### Liste des tâches
(A) Relevez tous les noms propres de personnes, d'organisations ou d'événements cités dans l'extrait sur le papier électronique et connecté.
(B) Dressez la liste de toutes les lignes qui contiennent le mot « striped ».

### Section du document
* * *
En écho aux troisièmes Rencontres de l'édition numérique, qui seront consacrées au livre papier au cœur du numérique, un article pour explorer les nouvelles technologies du papier électronique et connecté. En complément de cet article, retrouvez sur le site de notre partenaire éditorial Karoo une interview de Nathalie Paquet, fondatrice d'UrbanExpé et modératrice des Rencontres.

Dans un contexte de numérisation de l’écrit, la place occupée par le papier soulève forcément un grand nombre d’interrogations. Au regard des innovations actuelles, il semble que deux dynamiques  se croisent : d’une part, des dispositifs électroniques cherchent à imiter le papier, à reproduire son aspect le plus fidèlement possible ; d’autre part, des livres imprimés s’articulent avec des contenus multimédias et jouent la carte de la combinaison entre supports physique et numérique.

Du papier électronique au papier connecté, quelles sont les directions aujourd’hui explorées par les nouvelles technologies ?
* * *
### Entrées extraites
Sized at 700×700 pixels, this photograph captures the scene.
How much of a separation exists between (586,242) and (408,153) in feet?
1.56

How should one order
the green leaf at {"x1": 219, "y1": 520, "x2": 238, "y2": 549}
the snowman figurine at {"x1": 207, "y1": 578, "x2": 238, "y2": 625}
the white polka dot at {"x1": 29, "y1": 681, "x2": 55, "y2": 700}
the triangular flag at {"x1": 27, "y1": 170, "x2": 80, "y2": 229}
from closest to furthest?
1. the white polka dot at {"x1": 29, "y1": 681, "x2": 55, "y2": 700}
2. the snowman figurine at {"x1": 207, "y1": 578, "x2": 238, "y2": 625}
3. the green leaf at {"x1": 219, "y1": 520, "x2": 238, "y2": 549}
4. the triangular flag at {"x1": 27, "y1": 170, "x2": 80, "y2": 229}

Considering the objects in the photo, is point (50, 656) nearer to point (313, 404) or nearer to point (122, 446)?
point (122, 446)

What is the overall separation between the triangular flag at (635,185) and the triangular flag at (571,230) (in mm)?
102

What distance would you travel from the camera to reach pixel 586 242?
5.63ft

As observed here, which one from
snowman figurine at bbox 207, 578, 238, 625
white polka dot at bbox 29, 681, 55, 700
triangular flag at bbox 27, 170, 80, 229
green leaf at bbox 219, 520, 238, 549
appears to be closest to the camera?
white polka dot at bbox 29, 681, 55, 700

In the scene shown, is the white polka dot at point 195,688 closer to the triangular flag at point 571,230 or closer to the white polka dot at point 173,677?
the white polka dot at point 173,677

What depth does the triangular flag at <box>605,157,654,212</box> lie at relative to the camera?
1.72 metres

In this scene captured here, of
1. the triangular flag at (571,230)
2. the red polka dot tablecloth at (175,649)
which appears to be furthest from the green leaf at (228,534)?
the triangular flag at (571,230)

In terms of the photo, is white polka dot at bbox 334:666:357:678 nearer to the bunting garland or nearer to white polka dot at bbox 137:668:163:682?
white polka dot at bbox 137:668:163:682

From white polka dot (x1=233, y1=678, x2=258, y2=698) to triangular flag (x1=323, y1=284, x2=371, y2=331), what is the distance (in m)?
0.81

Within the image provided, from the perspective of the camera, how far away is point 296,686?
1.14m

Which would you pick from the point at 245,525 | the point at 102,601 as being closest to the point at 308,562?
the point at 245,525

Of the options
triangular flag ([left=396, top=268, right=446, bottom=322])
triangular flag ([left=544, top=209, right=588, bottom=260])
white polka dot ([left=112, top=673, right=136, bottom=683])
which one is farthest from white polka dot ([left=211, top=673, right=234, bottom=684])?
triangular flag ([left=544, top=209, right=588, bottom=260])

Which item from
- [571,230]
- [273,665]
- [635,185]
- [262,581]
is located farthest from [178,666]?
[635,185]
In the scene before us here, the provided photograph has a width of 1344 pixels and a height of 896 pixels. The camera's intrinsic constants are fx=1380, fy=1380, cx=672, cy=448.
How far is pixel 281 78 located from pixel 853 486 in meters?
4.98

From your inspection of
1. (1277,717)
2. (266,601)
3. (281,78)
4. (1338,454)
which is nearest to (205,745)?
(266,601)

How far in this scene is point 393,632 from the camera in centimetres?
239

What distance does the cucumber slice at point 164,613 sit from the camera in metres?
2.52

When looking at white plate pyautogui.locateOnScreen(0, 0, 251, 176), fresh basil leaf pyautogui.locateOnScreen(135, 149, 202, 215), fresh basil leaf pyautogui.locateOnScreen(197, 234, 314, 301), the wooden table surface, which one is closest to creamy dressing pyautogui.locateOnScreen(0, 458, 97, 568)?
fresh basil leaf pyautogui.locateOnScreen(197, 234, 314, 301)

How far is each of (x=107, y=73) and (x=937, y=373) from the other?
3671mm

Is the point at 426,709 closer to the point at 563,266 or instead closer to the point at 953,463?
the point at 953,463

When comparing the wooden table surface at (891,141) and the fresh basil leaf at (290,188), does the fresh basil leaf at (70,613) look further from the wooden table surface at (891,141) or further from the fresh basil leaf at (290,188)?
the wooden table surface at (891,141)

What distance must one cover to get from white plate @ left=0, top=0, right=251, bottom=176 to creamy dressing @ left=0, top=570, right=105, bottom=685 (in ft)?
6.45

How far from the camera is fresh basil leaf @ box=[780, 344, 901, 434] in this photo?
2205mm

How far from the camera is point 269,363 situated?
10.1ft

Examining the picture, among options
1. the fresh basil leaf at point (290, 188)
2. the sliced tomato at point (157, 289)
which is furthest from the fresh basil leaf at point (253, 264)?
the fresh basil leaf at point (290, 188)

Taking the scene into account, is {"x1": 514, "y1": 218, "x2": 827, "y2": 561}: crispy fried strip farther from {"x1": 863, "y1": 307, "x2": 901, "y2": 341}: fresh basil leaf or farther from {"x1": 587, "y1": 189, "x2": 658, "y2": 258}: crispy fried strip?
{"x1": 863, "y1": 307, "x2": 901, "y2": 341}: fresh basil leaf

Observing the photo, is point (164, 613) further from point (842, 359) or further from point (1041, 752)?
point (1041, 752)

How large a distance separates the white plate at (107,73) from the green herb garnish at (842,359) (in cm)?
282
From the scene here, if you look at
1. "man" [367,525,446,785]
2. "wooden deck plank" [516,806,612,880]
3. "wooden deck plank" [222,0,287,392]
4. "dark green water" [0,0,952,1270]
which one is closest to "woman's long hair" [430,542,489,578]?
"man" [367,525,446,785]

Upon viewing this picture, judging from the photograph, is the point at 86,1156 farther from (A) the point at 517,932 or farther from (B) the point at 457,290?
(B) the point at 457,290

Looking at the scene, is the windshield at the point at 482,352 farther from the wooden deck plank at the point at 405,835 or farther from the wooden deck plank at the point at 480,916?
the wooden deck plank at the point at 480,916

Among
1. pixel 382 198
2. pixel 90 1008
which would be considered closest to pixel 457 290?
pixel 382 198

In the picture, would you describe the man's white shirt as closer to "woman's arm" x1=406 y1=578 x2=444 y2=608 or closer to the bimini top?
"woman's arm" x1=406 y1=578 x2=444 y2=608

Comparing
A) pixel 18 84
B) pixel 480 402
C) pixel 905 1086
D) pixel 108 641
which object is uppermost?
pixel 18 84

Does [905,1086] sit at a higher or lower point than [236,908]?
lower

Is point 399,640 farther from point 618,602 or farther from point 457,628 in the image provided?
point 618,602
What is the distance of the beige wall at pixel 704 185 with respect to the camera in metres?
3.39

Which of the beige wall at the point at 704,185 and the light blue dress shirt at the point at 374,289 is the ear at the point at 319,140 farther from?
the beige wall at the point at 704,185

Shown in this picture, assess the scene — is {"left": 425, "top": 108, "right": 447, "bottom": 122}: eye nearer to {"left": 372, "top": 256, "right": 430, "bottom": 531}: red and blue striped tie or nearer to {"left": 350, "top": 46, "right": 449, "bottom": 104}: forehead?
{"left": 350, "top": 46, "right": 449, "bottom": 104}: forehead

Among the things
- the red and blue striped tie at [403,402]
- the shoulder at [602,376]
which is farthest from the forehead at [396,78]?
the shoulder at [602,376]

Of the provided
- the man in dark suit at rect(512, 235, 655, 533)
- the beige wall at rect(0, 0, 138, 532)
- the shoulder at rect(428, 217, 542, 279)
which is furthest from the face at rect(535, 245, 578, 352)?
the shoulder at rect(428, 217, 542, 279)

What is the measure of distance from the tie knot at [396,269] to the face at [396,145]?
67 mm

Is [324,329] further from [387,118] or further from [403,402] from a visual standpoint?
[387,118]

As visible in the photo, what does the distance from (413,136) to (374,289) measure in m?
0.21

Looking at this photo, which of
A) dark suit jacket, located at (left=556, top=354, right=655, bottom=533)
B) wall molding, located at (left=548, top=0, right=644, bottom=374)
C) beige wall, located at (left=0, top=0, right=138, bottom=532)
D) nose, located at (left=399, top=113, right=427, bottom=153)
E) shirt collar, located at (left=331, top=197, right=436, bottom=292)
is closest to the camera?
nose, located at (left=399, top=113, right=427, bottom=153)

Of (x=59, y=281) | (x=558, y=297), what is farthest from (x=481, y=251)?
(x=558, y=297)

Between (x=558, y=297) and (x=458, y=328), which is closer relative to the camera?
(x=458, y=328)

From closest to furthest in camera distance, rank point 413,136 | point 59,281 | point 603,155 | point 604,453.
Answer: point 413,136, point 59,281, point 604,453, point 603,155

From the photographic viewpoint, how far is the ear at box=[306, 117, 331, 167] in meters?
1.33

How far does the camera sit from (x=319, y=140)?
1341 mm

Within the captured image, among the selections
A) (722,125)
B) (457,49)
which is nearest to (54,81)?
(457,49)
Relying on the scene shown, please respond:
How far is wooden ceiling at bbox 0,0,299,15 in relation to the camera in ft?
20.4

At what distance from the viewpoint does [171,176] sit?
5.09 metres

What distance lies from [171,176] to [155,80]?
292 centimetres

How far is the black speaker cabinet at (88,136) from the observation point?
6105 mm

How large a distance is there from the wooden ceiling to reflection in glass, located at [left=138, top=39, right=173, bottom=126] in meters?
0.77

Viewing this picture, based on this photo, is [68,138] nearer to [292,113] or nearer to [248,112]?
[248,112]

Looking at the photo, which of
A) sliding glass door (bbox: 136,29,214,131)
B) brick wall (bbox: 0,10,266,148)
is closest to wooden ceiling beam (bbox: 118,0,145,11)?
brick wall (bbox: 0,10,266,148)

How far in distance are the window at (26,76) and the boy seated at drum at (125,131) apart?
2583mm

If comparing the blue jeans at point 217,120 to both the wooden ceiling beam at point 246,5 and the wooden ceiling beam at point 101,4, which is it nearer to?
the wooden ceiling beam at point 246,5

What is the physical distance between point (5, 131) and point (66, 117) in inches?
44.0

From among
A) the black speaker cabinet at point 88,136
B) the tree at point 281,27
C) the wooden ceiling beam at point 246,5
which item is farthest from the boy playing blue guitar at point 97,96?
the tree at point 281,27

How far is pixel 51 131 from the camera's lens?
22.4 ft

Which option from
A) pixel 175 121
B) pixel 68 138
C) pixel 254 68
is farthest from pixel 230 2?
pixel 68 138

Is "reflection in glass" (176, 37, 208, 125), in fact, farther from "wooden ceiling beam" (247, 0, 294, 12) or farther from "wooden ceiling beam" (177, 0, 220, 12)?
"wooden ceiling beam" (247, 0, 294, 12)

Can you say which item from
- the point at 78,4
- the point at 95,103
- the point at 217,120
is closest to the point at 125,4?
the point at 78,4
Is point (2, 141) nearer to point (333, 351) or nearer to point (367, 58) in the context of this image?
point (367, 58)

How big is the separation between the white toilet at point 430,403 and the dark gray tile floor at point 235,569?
* * *
### Résultats obtenus
(A) Rencontres de l'édition numérique, Karoo, Nathalie Paquet, UrbanExpé

(B)
Shown in this picture, assess the scene — is {"left": 425, "top": 108, "right": 447, "bottom": 122}: eye nearer to {"left": 372, "top": 256, "right": 430, "bottom": 531}: red and blue striped tie or nearer to {"left": 350, "top": 46, "right": 449, "bottom": 104}: forehead?
- the red and blue striped tie at [403,402]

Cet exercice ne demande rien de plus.